裴曦和羽青鸞都感到奇怪,他們娘怎麼這麼快就回宮了。裴曦去到敏元宮聽說完府裡的事後,無語了,槽點太多,無從吐起。
裴昶特意進宮向裴曦賠了通罪。庶女想算計到帝君頭上,雖然說沒那本事乾,可起了那心思,也是怪他這個當爹的沒管教好。
林子大了什麼鳥都有。裴曦對這點雞毛蒜皮的事還不至於放在心上。他大哥的家事,輪不到他插手。真要是鬨出家門,那該怎麼就怎麼辦便是。
他跟羽青鸞在教導三個孩子上都是你們要作儘管作,反正結果自己擔。哪怕他們要造反都行,儘管造反,就看朝廷能不能捶死他們。
至於家族富貴什麼的,想多了!秦始皇想千秋萬世,還隻傳了二世。
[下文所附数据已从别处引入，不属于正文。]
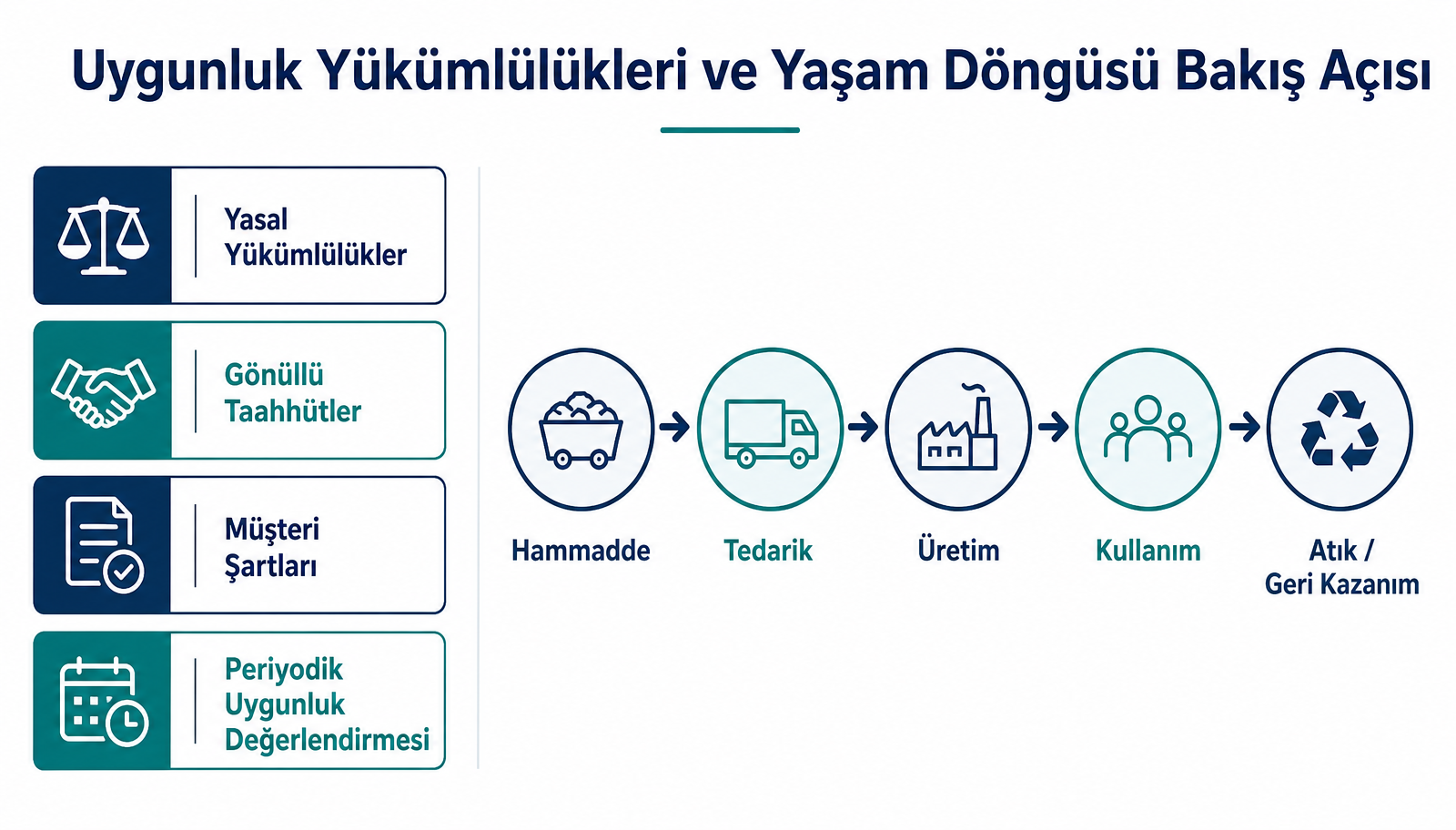 Uygunluk Yükümlülükleri ve Yaşam Döngüsü Bakış Açısı

Yasal Yükümlülükler

Gönüllü Taahhütler

Müşteri Şartları

Periyodik Uygunluk Değerlendirmesi

Hammadde

Tedarik

Üretim

Kullanım

Atık / Geri Kazanım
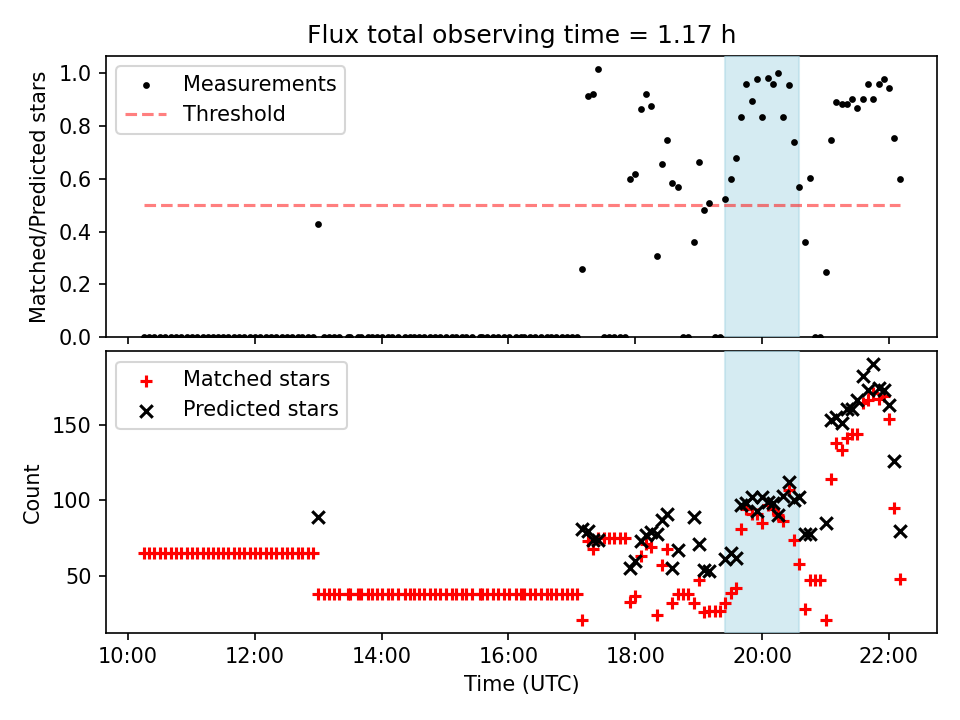 Flux total observing time = 1.17 h

Measurements
Threshold

Matched/Predicted stars

1.0
0.8
0.6
0.4
0.2
0.0

Matched stars
Predicted stars

Count

150
100
50

10:00
12:00
14:00
16:00
18:00
20:00
22:00

Time (UTC)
他和羽青鸞管好自己這一代,再扶一扶下一代就已經很不錯了,至於旁的,自己奮鬥去吧。
裴曦在京城留到正月,便又回了朝城。
他這次帶去朝城的,除了自己的隨行護衛,還有兩千騎兵和三千玄甲軍。
朝城建騎兵營,養馬,練兵,同時,他們會帶著三千玄甲軍輪流到草原深處尋找原來朝城的那些人。
草原茫茫,容易迷路,他們隻能慢慢地朝著周圍搜索擴張,壘石頭造地標、建補給站,這些都是必不可少的。